請用此 Handle URI 來引用此文件:
http://tdr.lib.ntu.edu.tw/jspui/handle/123456789/86964
標題: | 基於自監督式語音表徵之無參考客觀語音品質評估 No-reference Objective Speech Quality Assessment Based on Self-supervised Speech Representations |
作者: | 曾韋誠 Wei-Cheng Tseng |
指導教授: | 李琳山 Lin-shan Lee |
關鍵字: | 深度學習,自監督式語音表徵,語音處理,語音品質評估,無參考客觀語音品質評估, Deep Learning,Speech Processing,Self-supervised Speech Representation,Speech Quality Assessment,No-reference Objective Speech Quality Assessment, |
出版年 : | 2022 |
學位: | 碩士 |
摘要: | 語音品質評估(Speech Quality Assessment)多年來,一直是語音處理(Speech Processing)領域的重要課題。

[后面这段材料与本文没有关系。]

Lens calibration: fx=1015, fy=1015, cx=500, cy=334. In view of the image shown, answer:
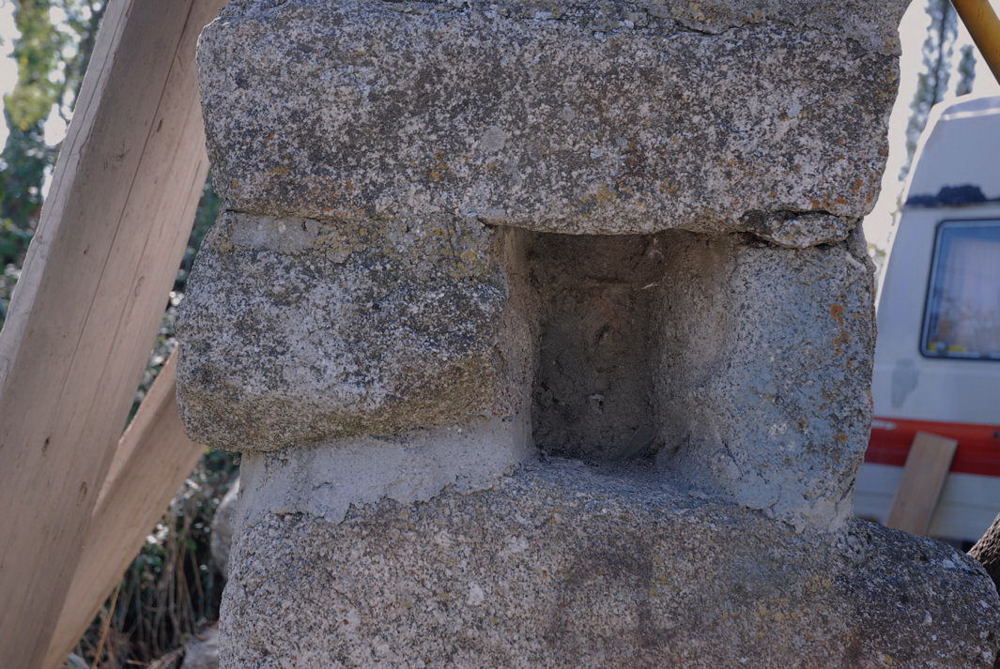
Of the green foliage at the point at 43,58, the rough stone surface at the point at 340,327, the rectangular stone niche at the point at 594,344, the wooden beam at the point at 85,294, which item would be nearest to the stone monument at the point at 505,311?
the rough stone surface at the point at 340,327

傳統上,經許多人聆聽後所獲得的平均主觀意見分數(Mean Opinion Score)一直是語音品質評估的金科玉律,但由於需舉辦聆聽測驗來獲取許多受測者對於待測語音訊號的主觀評分,因而必須耗費大量的人力與時間。另一方面,確有多項基於模擬人類聽覺系統所發展而來的全參考客觀語音品質評估方法(Full-reference Objective Speech Quality Assessment)被普遍使用,並證實與平均主觀意見分數成高度相關。然而,由於這些方法中需要乾淨真實的參考訊號作為待測訊號的比較對象,使得它們在無法取得參考訊號的情況下無法使用。因此,開發一套無參考客觀語音品質評估方法(No-reference Objective Speech Quality Assessment),也就是不須參考語音訊號,且與平均主觀意見分數的評量結果呈現高度相關的語音品質評量技術,乃成為本研究的主題。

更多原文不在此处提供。